Could you write out the items below again, swapping "Luxury" for "Premium" and keeping everything else the same? Leave the pictures out of your answer.

(Items from a data collection)
=-=-=-=-=

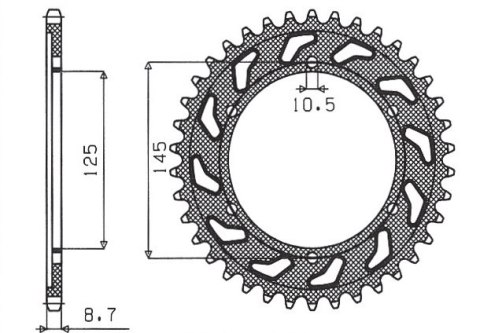 SUNSTAR ZĘBATKA TYLNA 865 45 YAMAHA FZR 600 '92-'93 (3HE) (JTR865.45) (ŁAŃC. 530) (86545JT) SUNSTAR ZĘBATKA TYLNA 865 45 YAMAHA FZR 600 '92-'93 (3HE) (JTR865.45) (ŁAŃC. 530) (86545JT)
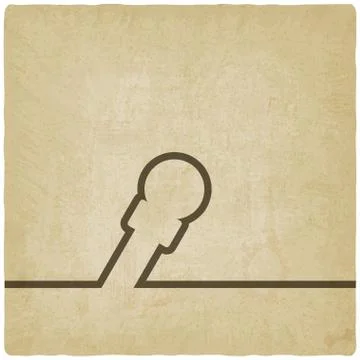 Speaker microphone symbol Illustrazione stock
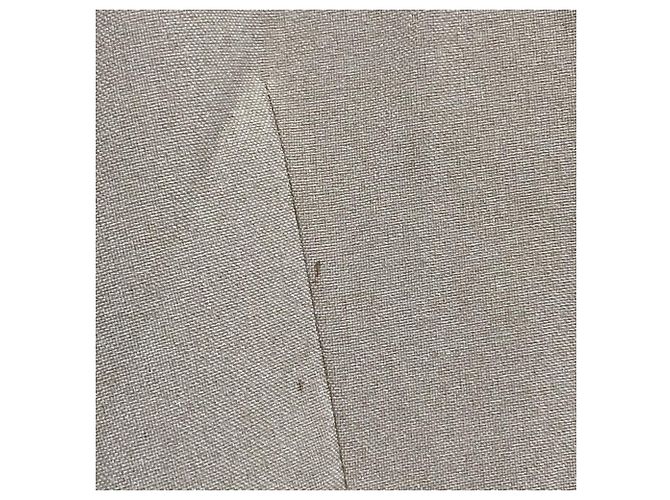 Autre Marque Vestido One Shoulder Kishidamiki Beige - vista 8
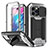 Luxury Aluminum Metal Cover Case 360 Degrees RJ1 for Apple iPhone 15 Pro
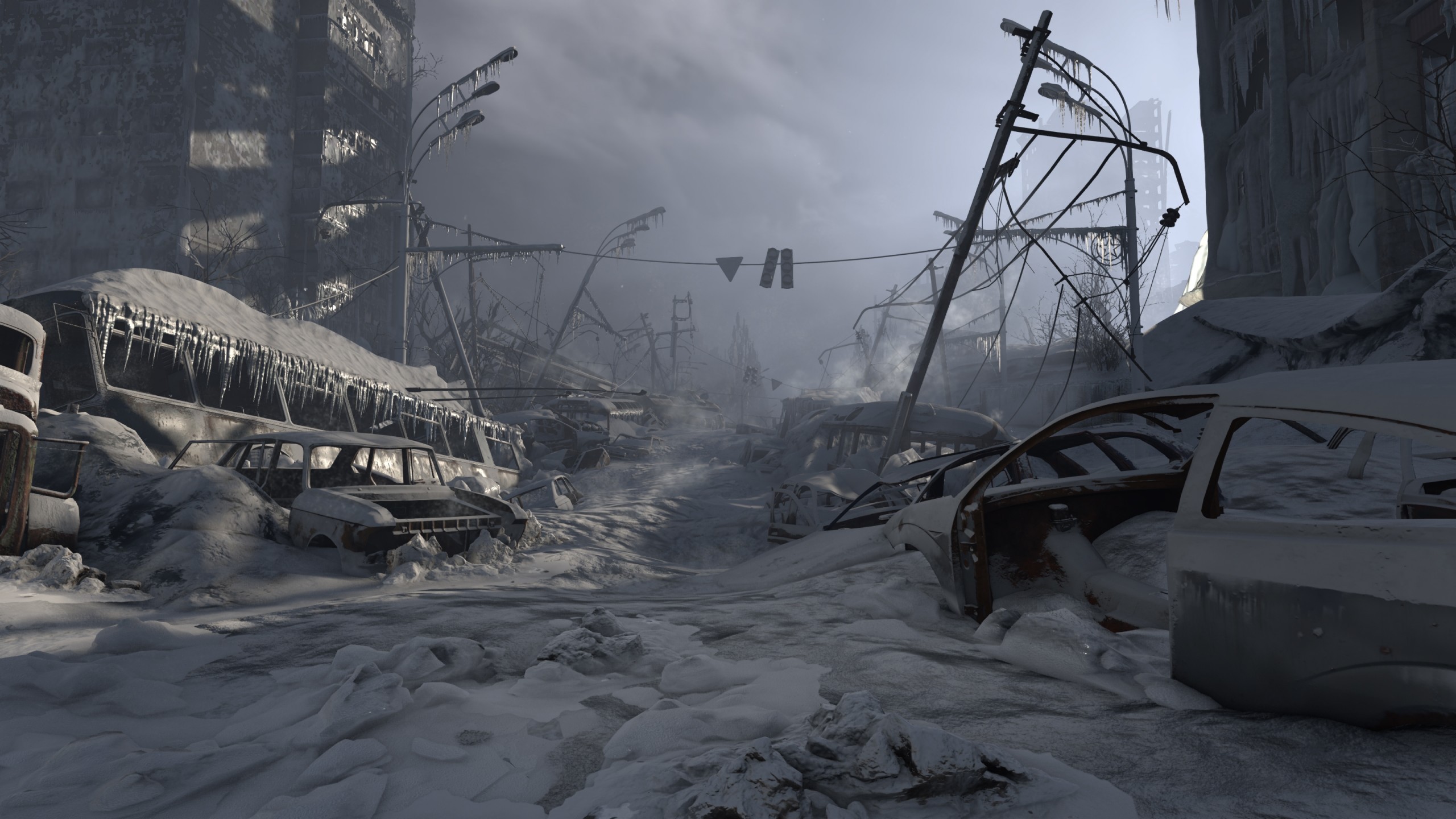 Metro Exodus, Post Apocalyptic, Snow, Fps Games, Destruction Game Winter Snow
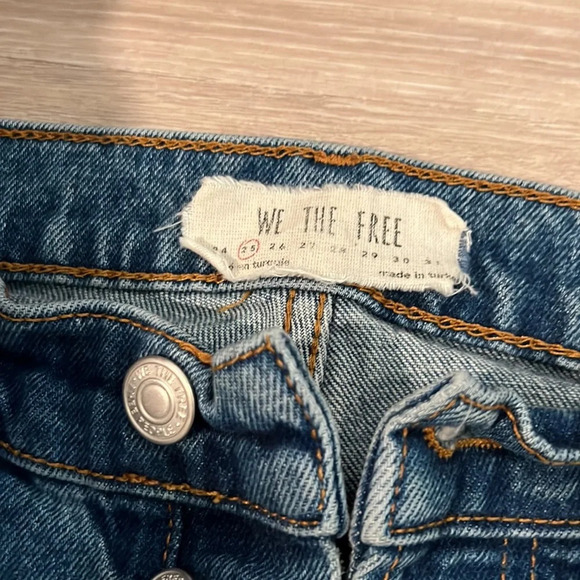 Free People High Rise Jean - Picture 2 of 3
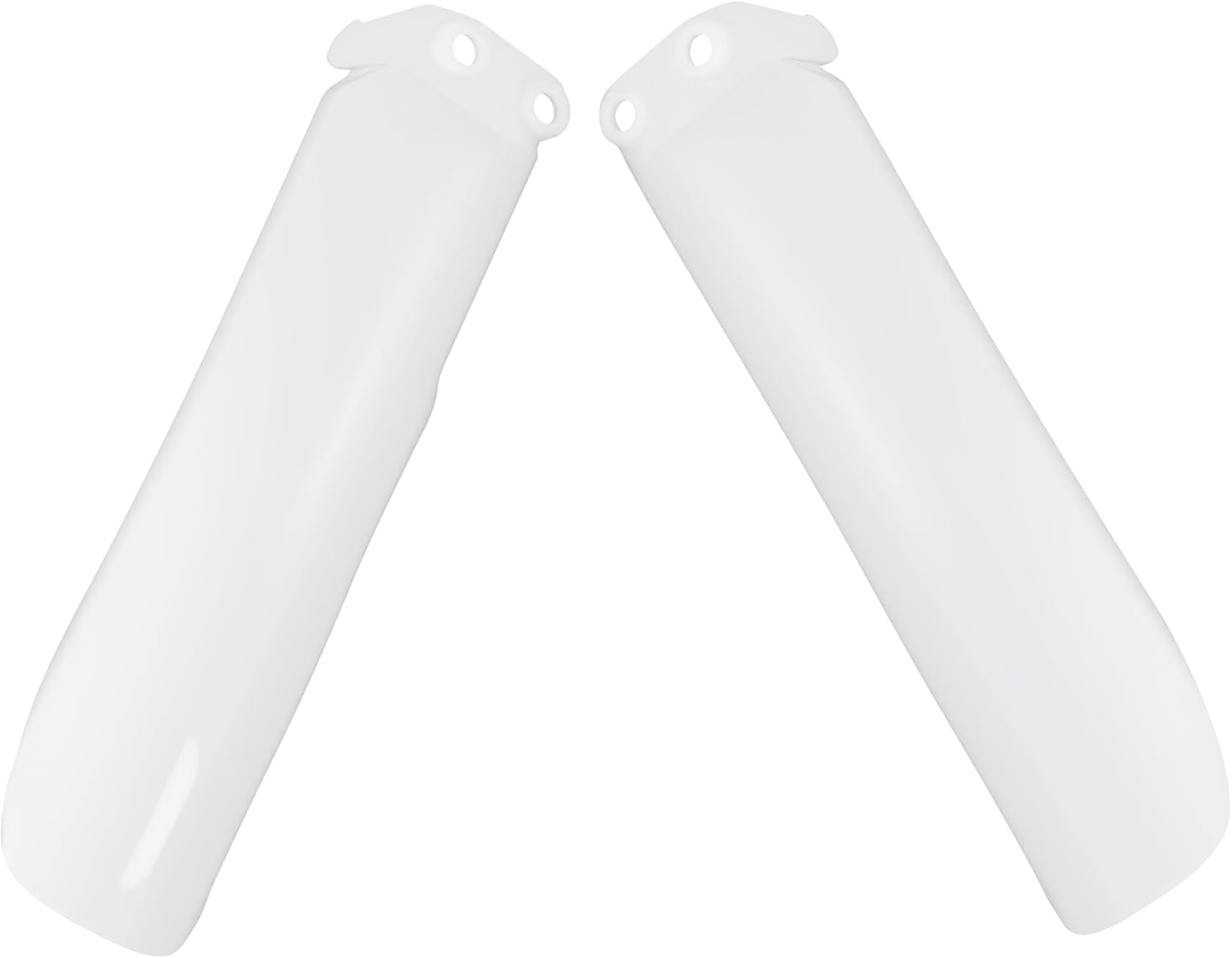 PRO BAT 290mm/11.4'' Front Fork Guard Fender Protector 150cc 160c 200cc 250cc Pit Pro Trail Dirt Bike White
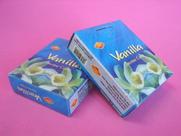 Cones de incenso com aroma de baunilha importado de Feng Shui (2 caixas)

=-=-=-=-=

- _ANSWER_:
 SUNSTAR ZĘBATKA TYLNA 865 45 YAMAHA FZR 600 '92-'93 (3HE) (JTR865.45) (ŁAŃC. 530) (86545JT) SUNSTAR ZĘBATKA TYLNA 865 45 YAMAHA FZR 600 '92-'93 (3HE) (JTR865.45) (ŁAŃC. 530) (86545JT)
 Speaker microphone symbol Illustrazione stock
 Autre Marque Vestido One Shoulder Kishidamiki Beige - vista 8
 Premium Aluminum Metal Cover Case 360 Degrees RJ1 for Apple iPhone 15 Pro
 Metro Exodus, Post Apocalyptic, Snow, Fps Games, Destruction Game Winter Snow
 Free People High Rise Jean - Picture 2 of 3
 PRO BAT 290mm/11.4'' Front Fork Guard Fender Protector 150cc 160c 200cc 250cc Pit Pro Trail Dirt Bike White
 Cones de incenso com aroma de baunilha importado de Feng Shui (2 caixas)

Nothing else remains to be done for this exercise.